As delegações dos 193 países representados na COP15 tentam agora impedir o descalabro de um processo de conversações globais que se arrasta há dois anos e que deveria receber na sexta-feira as assinaturas de 120 chefes de Estado e de governo, na presença do secretário-geral da ONU, Ban Ki-moon. Por ora, nenhum dos líderes políticos emprega o termo "impossível". Mas já há quem reconheça que "não há qualquer garantia de sucesso". É o caso do primeiro-ministro australiano, Kevin Rudd, para quem o "passo de caracol" faz parte da "natureza deste tipo de negociações". Sem empregar a mesma fórmula, a própria Casa Branca trata de arrefecer as expectativas - o gabinete de Barack Obama "espera" que a deslocação do Presidente dos Estados Unidos a Copenhaga, na sexta-feira, "seja útil".

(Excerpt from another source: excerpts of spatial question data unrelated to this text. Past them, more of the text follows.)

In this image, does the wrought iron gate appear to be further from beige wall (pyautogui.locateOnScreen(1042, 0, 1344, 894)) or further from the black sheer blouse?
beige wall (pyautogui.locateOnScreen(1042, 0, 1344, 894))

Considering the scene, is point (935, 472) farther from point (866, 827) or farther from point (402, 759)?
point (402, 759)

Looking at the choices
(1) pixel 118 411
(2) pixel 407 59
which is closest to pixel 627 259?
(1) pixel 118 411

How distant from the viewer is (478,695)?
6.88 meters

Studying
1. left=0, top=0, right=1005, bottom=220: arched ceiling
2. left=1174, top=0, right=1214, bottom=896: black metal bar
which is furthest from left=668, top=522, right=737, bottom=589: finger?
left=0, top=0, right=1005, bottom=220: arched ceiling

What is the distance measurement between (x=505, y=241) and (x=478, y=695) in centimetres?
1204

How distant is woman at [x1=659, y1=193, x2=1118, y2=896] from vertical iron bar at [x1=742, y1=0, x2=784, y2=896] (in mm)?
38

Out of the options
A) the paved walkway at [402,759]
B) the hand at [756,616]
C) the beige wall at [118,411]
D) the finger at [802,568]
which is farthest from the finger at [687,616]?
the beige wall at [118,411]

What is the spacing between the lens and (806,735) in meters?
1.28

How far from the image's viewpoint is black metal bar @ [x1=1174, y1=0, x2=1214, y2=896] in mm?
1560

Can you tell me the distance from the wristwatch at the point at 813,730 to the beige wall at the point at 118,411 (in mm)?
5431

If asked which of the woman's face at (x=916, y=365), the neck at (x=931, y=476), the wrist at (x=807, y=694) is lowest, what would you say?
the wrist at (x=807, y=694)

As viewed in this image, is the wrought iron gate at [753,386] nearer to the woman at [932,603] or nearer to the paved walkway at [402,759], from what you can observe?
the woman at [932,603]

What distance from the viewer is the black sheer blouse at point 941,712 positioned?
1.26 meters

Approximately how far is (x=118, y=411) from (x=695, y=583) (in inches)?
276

"As negociações estão em crise. Estamos muito preocupados com o rumo que estas discussões estão a tomar", resumia ontem a Climate Action Network International, uma das organizações não-governamentais que acompanham os trabalhos da Conferência de Copenhaga.

No plano dos compromissos financeiros - e com países como o Brasil e a Indonésia em mente -, Austrália, França, Japão, Noruega, Reino Unido e Estados Unidos garantiram nas últimas horas uma verba de 3,5 mil milhões de dólares, a desbloquear nos próximos três anos, para "travar e, se possível, inverter a desflorestação nas nações em desenvolvimento". Responsável por um quinto das emissões poluentes, à frente do sector dos transportes, a desflorestação avança a um ritmo de quase 15 milhões de hectares por ano.

Por outro lado, o Japão compromete-se a afectar, até 2012, 19,5 mil milhões de dólares em fundos públicos à ajuda aos países mais afectados pelos efeitos do aquecimento global.

Flexibilidade e descrença

Num sublinhado do que está em jogo na recta final da COP15, os países africanos reduziram, entretanto, as suas exigências de apoio financeiro no quadro do combate às mudanças climáticas. Durante uma sessão plenária, o primeiro-ministro etíope lançou um número para a mesa das negociações: 100 mil milhões de dólares por ano a partir de 2020.

"É pelo facto de termos mais a perder do que os outros que devemos estar preparados para nos mostrarmos flexíveis e atalhar um pouco mais de caminho para satisfazer os outros", sublinhou Meles Zenawi.

Enquanto os países da União Africana revêem as suas aspirações em baixa, a delegação chinesa dá mostras de querer atirar a toalha ao chão, a fazer fé nas declarações de um negociador citado pela Reuters. A coberto do anonimato, o responsável indicou que Pequim já fez saber que não vê qualquer janela de oportunidade para a aprovação de um acordo detalhado em Copenhaga, sugerindo, em alternativa, a redacção de uma "curta declaração política". Oficialmente, o Ministério dos Negócios Estrangeiros da China afirma esperar que "a reunião de Copenhaga seja bem sucedida", acrescentando que o Governo de Wen Jiabao "teve sempre uma atitude construtiva".

Enquanto as delegações trabalham em contra-relógio, a polícia dinamarquesa continua a reprimir todos os protestos nas imediações do Bella Center. Na quarta-feira foram detidas mais 250 pessoas. Autorizadas a proceder a "detenções preventivas", as forças de segurança já interpelaram 1.700 pessoas desde o início da COP15, a 7 de Dezembro.